------ DATA ------

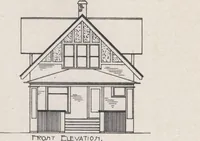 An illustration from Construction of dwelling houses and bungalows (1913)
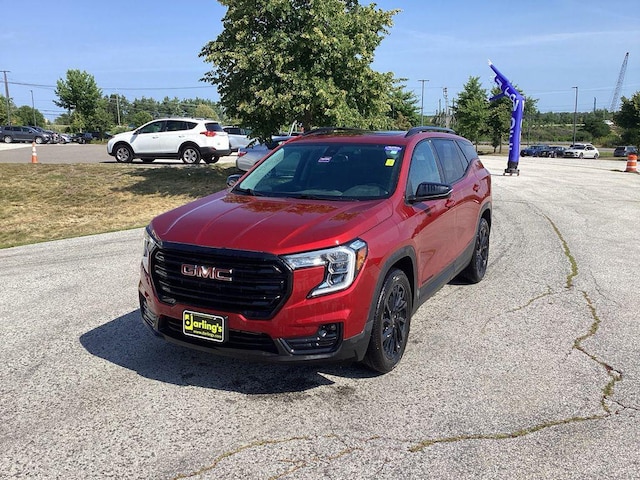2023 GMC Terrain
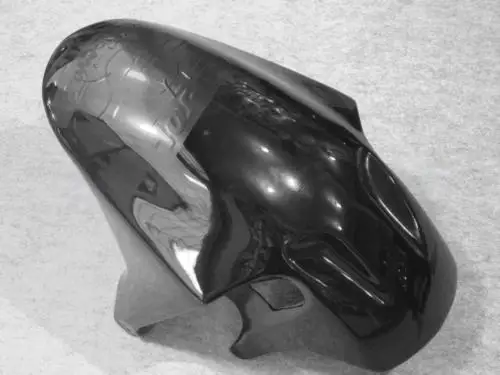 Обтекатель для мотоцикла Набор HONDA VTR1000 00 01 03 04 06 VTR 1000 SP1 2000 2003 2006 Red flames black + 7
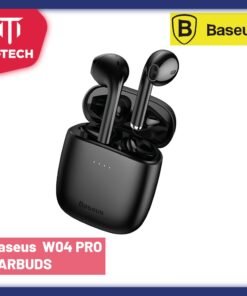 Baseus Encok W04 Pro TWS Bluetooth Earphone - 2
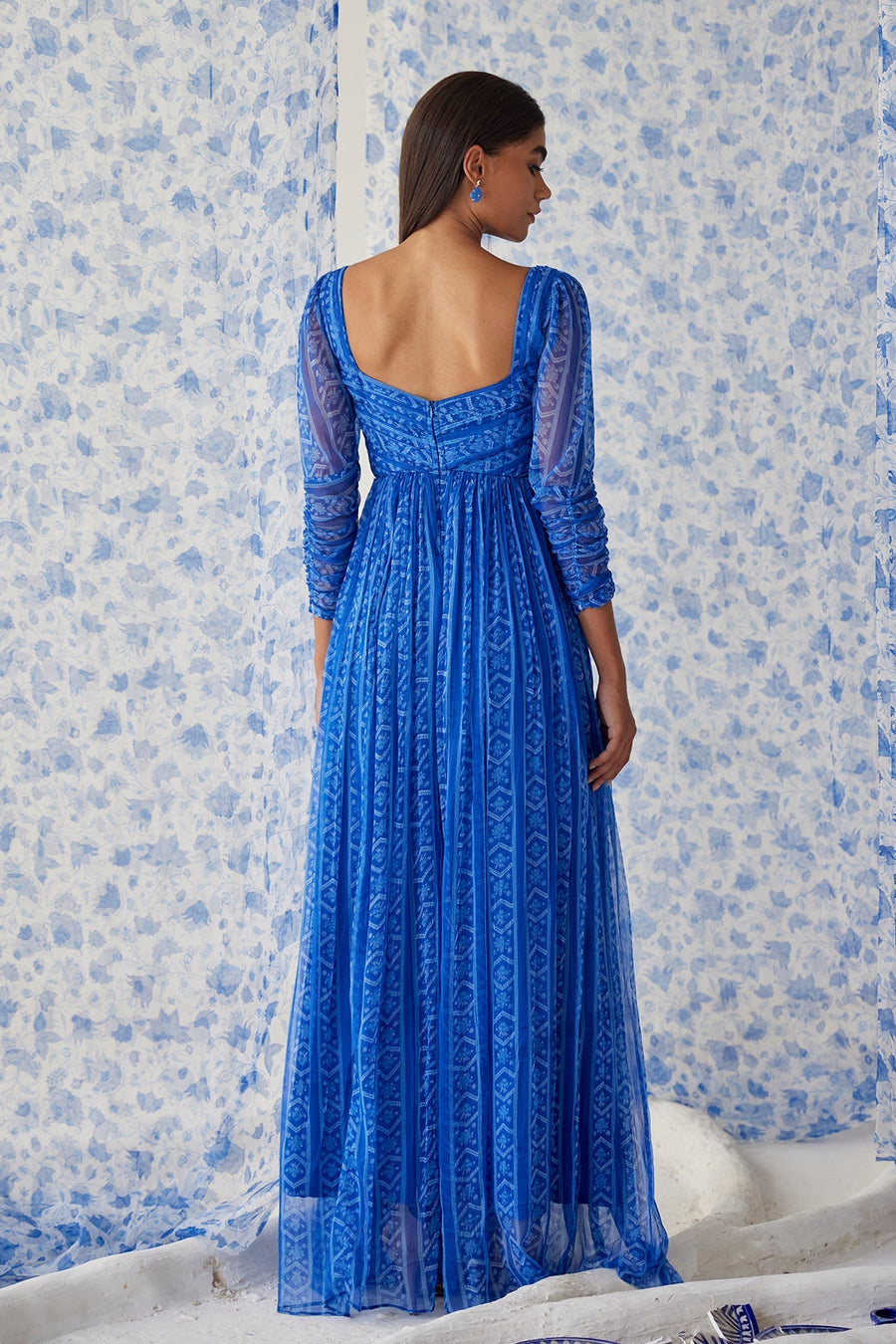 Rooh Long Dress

------
------ DATA ------

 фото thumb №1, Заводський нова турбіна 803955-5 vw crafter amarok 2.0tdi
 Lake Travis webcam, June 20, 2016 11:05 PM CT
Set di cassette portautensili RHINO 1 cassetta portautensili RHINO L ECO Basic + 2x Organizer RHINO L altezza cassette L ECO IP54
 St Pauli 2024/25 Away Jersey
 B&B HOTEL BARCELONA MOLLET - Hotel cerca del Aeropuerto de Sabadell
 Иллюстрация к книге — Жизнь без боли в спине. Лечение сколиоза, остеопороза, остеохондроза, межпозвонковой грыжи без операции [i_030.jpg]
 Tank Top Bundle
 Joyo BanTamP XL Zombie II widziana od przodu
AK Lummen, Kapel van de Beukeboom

------
------ DATA ------

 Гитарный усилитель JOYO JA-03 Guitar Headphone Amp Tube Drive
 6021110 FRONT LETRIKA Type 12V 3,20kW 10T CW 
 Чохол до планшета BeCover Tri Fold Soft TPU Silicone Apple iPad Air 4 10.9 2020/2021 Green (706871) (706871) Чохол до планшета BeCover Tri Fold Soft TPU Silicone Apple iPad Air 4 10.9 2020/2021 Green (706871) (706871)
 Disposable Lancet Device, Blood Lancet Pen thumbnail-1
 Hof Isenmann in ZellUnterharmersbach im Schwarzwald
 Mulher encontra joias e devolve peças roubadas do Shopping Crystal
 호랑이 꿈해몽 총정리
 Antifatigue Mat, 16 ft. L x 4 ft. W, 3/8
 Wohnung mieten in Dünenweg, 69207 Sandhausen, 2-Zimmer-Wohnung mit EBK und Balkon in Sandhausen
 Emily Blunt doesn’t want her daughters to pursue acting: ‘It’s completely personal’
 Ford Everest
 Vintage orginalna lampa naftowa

------

** THE PROBLEM **
Retype the records word for word, beginning at the line that contains "An illustration from" and stopping after the line that contains "Rooh Long Dress". Leave the pictures out of your answer.

** OUTPUT FOR THIS EXERCISE **
 An illustration from Construction of dwelling houses and bungalows (1913)
2023 GMC Terrain
 Обтекатель для мотоцикла Набор HONDA VTR1000 00 01 03 04 06 VTR 1000 SP1 2000 2003 2006 Red flames black + 7
 Baseus Encok W04 Pro TWS Bluetooth Earphone - 2
 Rooh Long Dress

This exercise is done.